Finally we have an answer to the question: ‘How popular is Rupert Lowe’s party Restore?’ The answer is: ‘Less popular than the BNP.’ Despite swarming Makerfield with aggy canvassers barking ‘Nigel Farage is controlled opposition’, the party won just 6.8 percent of the vote. Back in the 2010 general election the oafish BNP got 7.4 per cent in Makerfield. Oh dear. Taxi for Rupert. Back to your cushy pad down south, sir.
That’s what happened to Restore in Makerfield: the collective hallucinations of the very online right crashed against the normalcy and decency of working-class Britain
The self-delusion of Restore’s digital minions felt almost malarial. Every day they made ever more feverish predictions about their imminent ascension to power. Some of them predicted they’d get more than 20 per cent in Makerfield. Lowe – or whoever runs his socials – was madly tweeting about all the things a ‘Restore government’ would do. Weed-head Elon Musk lapped it up while your average Brit was thinking: ‘Rupert who?’

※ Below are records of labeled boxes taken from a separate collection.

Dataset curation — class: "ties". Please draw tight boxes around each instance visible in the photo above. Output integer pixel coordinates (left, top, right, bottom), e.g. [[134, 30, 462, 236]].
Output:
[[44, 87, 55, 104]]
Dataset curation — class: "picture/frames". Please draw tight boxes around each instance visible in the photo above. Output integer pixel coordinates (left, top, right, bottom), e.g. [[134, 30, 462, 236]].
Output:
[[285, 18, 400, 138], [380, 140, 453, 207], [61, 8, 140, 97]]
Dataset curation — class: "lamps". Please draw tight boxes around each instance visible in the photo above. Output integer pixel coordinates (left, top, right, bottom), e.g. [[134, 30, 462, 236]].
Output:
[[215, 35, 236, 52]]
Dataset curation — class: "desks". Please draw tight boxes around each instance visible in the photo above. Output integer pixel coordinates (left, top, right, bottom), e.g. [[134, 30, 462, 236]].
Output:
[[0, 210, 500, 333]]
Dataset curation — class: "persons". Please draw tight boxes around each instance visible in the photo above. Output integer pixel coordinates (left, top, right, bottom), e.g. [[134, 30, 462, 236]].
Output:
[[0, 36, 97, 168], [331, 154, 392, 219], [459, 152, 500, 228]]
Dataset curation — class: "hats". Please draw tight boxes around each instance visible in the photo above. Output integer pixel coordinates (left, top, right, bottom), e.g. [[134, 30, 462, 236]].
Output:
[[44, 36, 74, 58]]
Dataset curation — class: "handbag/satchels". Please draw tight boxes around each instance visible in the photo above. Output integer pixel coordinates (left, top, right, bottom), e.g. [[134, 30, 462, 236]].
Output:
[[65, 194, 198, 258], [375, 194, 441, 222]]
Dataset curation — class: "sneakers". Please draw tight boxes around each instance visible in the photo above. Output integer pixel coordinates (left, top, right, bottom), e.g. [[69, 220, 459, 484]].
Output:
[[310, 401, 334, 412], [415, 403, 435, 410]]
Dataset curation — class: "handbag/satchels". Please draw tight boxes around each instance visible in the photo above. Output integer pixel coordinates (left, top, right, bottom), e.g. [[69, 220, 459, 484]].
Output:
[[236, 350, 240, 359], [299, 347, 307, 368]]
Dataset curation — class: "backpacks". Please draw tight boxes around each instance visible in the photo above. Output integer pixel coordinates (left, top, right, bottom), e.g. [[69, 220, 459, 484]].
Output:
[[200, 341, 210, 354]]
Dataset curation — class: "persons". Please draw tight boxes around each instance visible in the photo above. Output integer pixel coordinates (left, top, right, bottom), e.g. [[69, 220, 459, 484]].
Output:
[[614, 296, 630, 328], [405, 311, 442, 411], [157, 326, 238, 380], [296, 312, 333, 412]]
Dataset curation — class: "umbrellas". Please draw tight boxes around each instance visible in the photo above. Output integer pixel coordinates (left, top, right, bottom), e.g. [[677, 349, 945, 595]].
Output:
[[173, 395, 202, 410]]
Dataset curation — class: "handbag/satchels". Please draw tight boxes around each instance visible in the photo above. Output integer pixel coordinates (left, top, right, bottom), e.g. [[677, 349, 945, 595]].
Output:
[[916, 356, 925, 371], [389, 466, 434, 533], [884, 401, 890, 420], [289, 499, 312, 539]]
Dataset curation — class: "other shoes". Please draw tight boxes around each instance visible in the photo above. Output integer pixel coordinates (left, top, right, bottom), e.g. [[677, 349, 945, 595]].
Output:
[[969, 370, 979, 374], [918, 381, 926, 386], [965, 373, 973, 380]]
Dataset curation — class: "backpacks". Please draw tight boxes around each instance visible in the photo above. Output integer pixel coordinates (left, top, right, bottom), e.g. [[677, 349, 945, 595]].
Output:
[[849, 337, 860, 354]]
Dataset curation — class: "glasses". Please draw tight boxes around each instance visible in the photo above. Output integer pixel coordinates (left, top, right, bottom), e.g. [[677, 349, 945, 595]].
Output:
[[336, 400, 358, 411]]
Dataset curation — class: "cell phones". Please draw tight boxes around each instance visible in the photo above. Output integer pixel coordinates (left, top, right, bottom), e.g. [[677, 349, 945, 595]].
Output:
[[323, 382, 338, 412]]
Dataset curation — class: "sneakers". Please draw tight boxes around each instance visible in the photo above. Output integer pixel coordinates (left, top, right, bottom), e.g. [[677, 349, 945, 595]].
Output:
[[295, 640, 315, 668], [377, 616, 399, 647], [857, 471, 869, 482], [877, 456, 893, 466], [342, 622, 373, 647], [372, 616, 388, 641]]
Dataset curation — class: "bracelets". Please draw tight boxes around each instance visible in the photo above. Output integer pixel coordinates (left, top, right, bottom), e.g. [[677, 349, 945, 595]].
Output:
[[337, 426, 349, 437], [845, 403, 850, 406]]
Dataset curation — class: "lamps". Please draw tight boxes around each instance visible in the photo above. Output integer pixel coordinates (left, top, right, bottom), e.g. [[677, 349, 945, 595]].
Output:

Rarely has there existed a party so untethered from reality. It’s normally the anorak left that engages in such lunatic self-deception, like when three men and a musty dog meet above a pub in Archway to plot the Dictatorship of the Proletariat. Now we had the same from the right: tweeters with Richard Lionheart as their profile pic outlining their plans for a Ministry of New Crusades to wage righteous war on the Islamic hordes. You’ll have to fly the parental nest first, boys.